The effective re-nationalisation of the East Coast Main Line (ECML) is yet another setback for the railways privatisation policy of the mid-1990s.
National Express submitted a heroically optimistic bid for the ECML franchise, which was based on a £1.4 billion payment to the Government between 2007 and 2014.
This figure assumed annual revenue growth of over 9% - in the first half of 2009, growth was a meagre 1%.
Not surprisingly, National Express has now thrown in the towel. It remains unclear whether it will be allowed to retain its two other railway franchises.
Given the previous railway franchise setbacks, including the removal of Connex from the South Eastern network in 2003 and the enforced departure of GNER from the ECML, it is clear that reform is needed.
Assuming that the next Government retains the railways franchise system, two obvious improvements could be made.
First, some of the uncertainty relating to future revenues – the key financial driver – could be removed. Imposing a guaranteed minimum and maximum revenue figure within each franchise repayment contract could deter over-optimistic bids.
Secondly, correlating more closely franchise lengths with rolling-stock contracts would be beneficial. In particular, those franchises that compete directly with air services, such as the ECML, should be of much longer duration,
Whilst some argue that shorter franchises promote efficiency, the water sector operates with near-permanent licensees – and without undue problems.

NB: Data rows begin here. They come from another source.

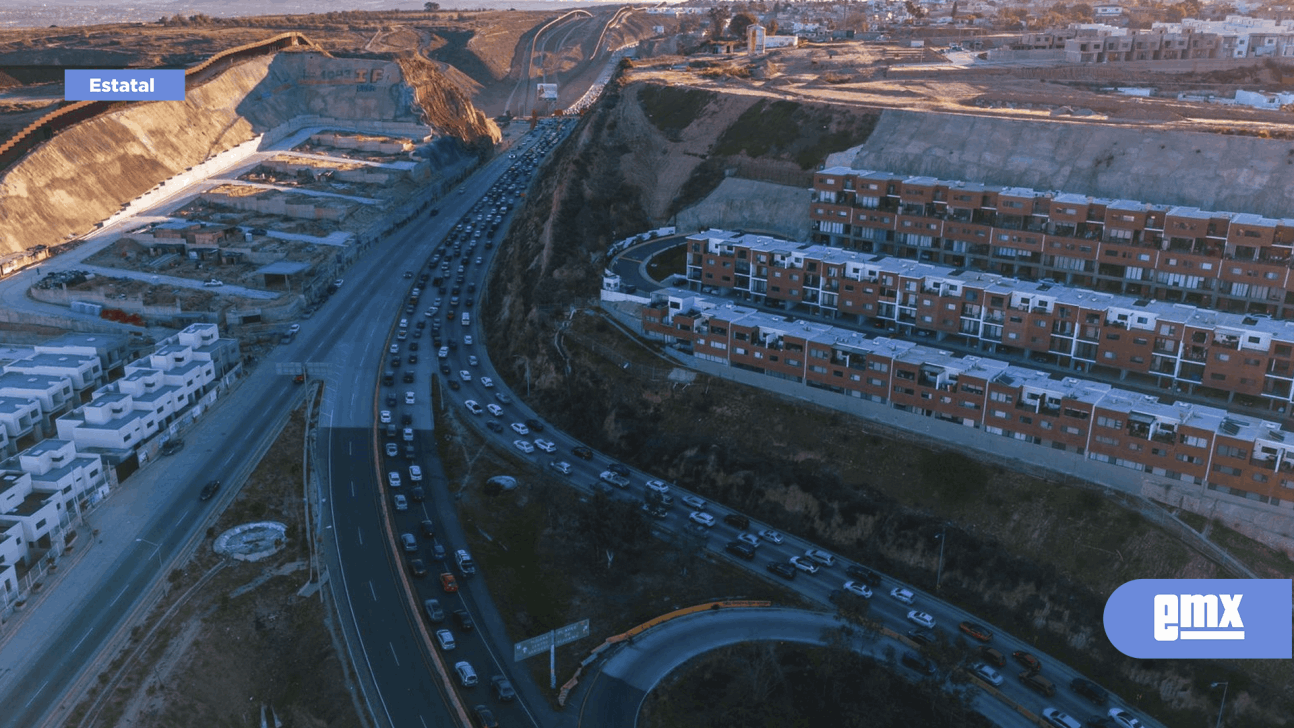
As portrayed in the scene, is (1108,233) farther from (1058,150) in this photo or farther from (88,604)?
(88,604)

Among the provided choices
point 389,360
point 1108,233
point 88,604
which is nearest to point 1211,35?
point 1108,233

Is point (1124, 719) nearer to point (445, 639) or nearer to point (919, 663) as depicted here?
point (919, 663)

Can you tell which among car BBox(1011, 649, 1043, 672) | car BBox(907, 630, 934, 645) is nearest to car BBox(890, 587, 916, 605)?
car BBox(907, 630, 934, 645)

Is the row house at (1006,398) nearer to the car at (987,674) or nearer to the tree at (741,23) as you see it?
the car at (987,674)

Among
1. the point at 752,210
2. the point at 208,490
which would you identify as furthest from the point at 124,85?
the point at 208,490

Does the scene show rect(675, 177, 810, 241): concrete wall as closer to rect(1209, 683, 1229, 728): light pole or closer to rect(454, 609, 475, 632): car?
rect(454, 609, 475, 632): car

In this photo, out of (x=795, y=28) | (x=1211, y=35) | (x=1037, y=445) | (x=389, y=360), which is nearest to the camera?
(x=1037, y=445)

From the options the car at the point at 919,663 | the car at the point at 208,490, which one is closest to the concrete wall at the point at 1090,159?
the car at the point at 919,663
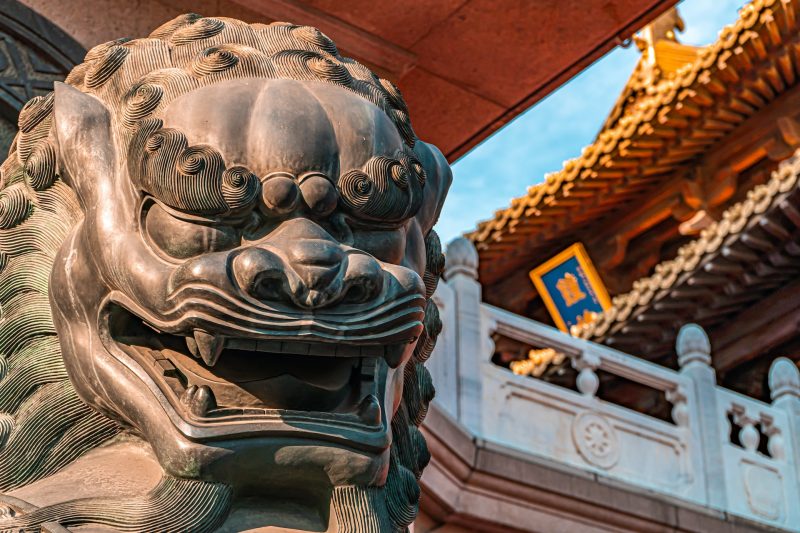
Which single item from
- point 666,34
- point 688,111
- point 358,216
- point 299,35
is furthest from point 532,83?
point 666,34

In time, and once the large Network Rail capital expenditure programme begins to wind down, the Government should allow some vertical integration - initially in rural areas or where the network operation is reasonably straightforward.
Eventually, there is no reason why integrated regional railway operators cannot be treated like regional water companies. With a substantial ongoing capital expenditure programme and decent operating revenues, they could also be price-regulated according to their Regulated Asset Valuation (RAV).